Assigned task: Answer with a bare number: the count of lines in the records below that have the word "charset".

────────

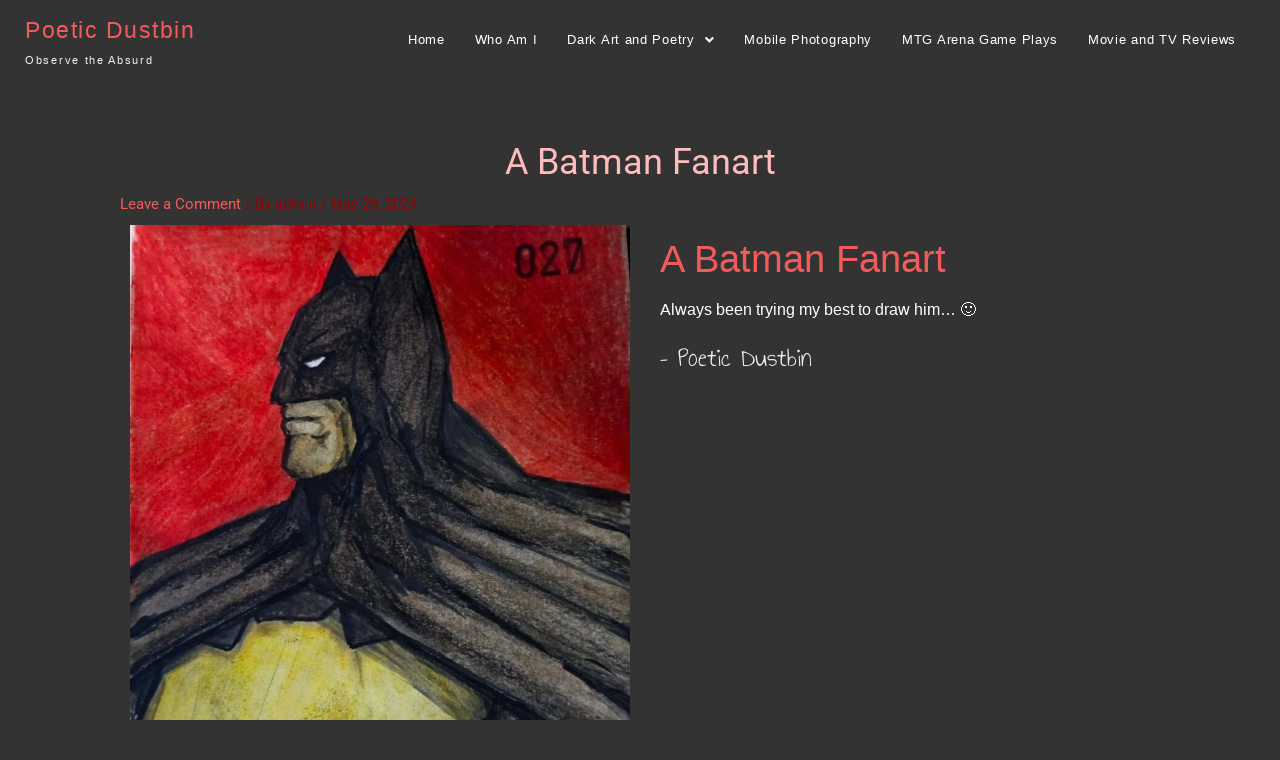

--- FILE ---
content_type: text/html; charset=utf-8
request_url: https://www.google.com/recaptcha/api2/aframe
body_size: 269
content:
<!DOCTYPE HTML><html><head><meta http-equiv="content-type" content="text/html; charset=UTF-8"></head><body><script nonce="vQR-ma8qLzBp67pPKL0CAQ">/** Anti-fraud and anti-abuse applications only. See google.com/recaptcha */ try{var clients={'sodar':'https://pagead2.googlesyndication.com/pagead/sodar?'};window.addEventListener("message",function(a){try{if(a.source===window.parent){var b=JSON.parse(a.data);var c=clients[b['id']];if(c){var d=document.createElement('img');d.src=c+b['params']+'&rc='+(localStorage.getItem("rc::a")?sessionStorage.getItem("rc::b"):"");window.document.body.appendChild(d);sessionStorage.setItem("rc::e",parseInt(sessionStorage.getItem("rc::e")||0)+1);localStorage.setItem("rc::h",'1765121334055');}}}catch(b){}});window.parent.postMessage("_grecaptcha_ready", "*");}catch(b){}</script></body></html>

────────

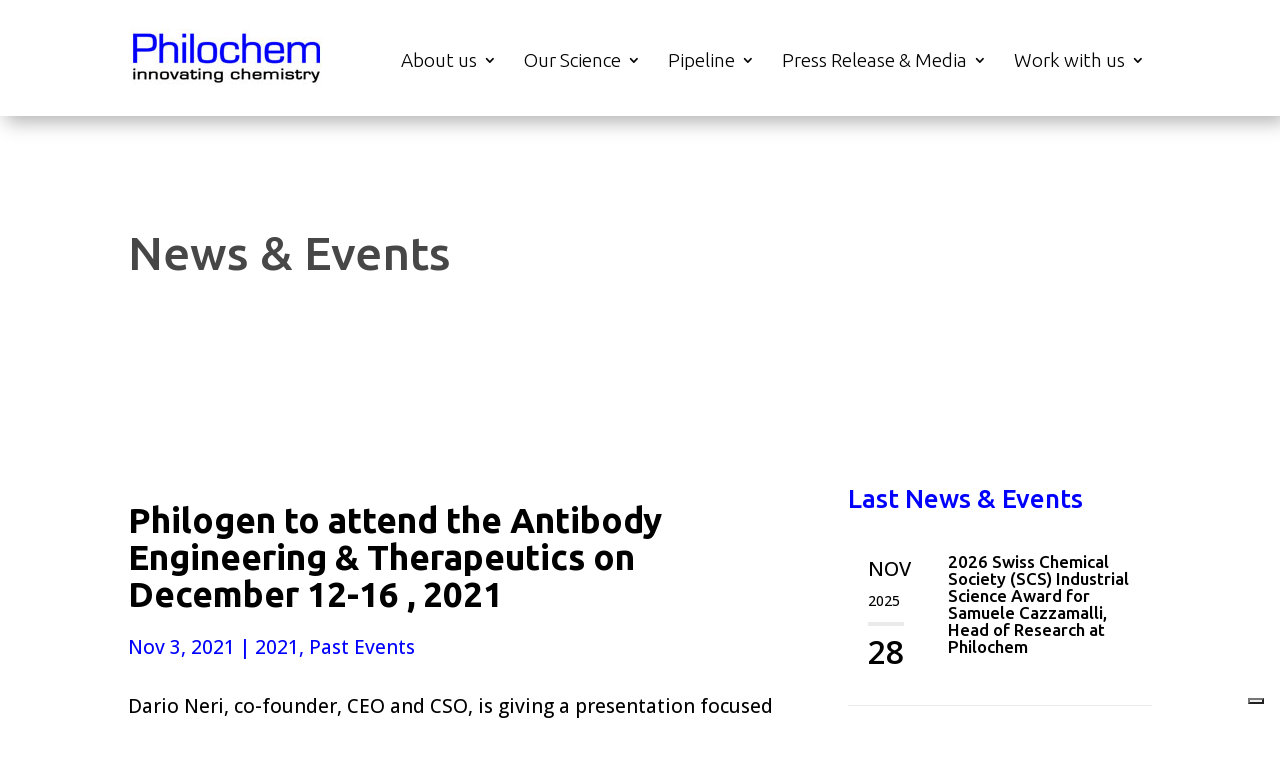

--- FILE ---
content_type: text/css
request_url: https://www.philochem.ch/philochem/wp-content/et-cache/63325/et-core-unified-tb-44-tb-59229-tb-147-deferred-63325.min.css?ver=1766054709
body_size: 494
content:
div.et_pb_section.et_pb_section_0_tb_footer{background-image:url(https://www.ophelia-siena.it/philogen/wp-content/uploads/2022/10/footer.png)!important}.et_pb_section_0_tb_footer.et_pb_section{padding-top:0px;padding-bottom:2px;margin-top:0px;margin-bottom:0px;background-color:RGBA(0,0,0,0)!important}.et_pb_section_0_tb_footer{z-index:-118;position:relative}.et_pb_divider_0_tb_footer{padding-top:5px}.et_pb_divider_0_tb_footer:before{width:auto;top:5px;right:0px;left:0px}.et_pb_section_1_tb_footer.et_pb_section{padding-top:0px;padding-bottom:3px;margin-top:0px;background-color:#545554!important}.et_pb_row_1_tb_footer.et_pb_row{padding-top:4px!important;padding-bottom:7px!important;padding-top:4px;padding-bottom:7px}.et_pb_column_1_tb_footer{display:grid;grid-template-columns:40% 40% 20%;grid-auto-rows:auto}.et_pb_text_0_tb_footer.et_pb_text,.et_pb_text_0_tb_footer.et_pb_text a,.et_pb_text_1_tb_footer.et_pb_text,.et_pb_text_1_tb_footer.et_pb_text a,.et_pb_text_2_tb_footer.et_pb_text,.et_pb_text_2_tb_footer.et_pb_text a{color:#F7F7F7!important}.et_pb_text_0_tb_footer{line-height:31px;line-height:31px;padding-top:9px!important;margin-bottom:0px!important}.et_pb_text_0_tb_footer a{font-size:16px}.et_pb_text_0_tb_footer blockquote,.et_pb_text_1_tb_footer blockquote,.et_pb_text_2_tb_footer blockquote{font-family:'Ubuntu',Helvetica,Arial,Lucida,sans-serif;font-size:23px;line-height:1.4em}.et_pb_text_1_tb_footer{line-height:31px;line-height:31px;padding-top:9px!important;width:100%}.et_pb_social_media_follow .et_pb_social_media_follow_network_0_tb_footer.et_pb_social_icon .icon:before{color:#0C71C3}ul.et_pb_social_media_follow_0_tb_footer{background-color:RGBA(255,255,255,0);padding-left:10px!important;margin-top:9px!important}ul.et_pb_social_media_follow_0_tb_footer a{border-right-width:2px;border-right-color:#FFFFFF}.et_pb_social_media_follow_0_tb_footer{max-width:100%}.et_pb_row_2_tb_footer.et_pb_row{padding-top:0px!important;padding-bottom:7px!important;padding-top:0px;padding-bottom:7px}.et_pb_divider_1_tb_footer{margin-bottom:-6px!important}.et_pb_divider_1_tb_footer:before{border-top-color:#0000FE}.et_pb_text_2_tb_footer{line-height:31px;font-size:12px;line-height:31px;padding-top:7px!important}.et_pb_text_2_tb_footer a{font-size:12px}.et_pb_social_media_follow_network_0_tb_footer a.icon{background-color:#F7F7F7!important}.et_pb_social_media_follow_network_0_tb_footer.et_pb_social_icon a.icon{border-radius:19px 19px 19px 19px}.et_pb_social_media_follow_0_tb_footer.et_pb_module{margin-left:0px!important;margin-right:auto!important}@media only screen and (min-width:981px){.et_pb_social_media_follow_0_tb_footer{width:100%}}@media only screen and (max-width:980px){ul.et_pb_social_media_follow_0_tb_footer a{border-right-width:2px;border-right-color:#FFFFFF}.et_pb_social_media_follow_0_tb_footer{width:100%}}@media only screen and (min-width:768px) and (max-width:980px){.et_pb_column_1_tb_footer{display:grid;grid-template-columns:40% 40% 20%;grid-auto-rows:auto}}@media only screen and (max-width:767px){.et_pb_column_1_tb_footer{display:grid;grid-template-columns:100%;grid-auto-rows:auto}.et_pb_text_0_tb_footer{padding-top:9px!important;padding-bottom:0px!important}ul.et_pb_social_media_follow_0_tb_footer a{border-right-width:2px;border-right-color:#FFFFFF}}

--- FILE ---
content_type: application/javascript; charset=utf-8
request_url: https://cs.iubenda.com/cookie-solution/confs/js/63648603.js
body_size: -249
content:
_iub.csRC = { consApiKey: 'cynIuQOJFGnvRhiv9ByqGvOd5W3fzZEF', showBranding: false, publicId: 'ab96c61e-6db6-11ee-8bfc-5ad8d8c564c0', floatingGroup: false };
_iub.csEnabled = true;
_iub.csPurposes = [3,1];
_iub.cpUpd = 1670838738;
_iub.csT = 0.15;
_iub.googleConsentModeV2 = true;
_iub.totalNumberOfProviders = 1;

────────

Exercise output: 3